Giovanni, héros du roman, fait la connaissance d'Ibrahim, lequel l'emmène rencontrer un vieux maître soufi...
Le soufi regarda Giovanni dans les yeux.
- Sais-tu quelle est notre plus grande peur ?
Giovanni fut surpris par cette question. Il réfléchit quelques instants.
- La peur de mourir, me semble-t-il.
Le vieillard demeura silencieux avant de poursuivre d'une voix à la fois légère et assurée.
- J'ai longtemps cru cela.
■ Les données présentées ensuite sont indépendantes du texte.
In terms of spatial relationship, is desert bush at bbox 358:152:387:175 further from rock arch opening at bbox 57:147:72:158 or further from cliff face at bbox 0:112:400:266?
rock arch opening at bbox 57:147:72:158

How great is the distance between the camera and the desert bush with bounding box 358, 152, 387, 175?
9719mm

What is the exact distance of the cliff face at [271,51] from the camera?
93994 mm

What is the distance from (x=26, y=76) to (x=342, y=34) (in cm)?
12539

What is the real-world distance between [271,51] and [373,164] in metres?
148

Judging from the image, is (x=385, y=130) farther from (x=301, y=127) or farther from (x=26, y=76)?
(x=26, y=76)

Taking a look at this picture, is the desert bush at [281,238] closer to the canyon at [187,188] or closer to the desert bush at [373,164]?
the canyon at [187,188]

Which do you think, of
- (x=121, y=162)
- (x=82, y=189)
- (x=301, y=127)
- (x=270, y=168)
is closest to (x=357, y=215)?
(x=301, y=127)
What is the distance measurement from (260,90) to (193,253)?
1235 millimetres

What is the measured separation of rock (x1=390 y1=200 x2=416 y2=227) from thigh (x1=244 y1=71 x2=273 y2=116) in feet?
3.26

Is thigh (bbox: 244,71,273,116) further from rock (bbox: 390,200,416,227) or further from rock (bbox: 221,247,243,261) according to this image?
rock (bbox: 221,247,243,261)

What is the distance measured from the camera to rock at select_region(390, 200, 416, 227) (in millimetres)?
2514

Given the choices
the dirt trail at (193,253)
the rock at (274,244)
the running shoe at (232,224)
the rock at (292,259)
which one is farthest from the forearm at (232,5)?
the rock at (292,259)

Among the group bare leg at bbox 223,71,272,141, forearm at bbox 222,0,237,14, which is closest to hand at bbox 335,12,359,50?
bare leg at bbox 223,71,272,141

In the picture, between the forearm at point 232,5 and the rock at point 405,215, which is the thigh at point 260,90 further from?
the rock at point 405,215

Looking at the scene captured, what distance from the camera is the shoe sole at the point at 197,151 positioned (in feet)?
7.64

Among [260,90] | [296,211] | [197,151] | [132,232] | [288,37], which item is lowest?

Et puis, au fil des années, une évidence m'est apparue. Aussi surprenant que cela puisse paraître, ce n'est pas de la mort que nous avons le plus peur... mais de la vie!
- De la vie ! sursauta Ibrahim interloqué. Aussi douloureuse puisse-t-elle être, la vie n'est-elle pas notre bien le plus précieux? Nous nous y accrochons tous avec ferveur.
-Oui, nous nous y accrochons, mais nous ne la vivons pas. Ou plutôt, nous nous cramponnons à l'existence. Or exister est un fait. Mais vivre, c'est un art.
- Que voulez-vous dire ? demanda Giovanni.
- Cette chose très simple : sans nous demander notre avis, Dieu nous a créés, il nous a donné l'Être. Donc nous existons. C'est un fait et nous n'y pouvons rien. Maintenant il nous faut vivre. Et là, nous sommes concernés, car nous sommes appelés à devenir les auteurs de notre vie. Telle une œuvre d'art, nous devons tout d'abord la vouloir, puis l'imaginer, la penser, enfin la réaliser, la modeler, la sculpter et cela à travers tous les événements, heureux ou malheureux, qui surviennent sans que nous y puissions rien. On apprend à vivre, comme on apprend à philosopher ou à faire la cuisine. Et le meilleur éducateur de la vie, c'est la vie elle-même et l'expérience qu'on peut en retirer.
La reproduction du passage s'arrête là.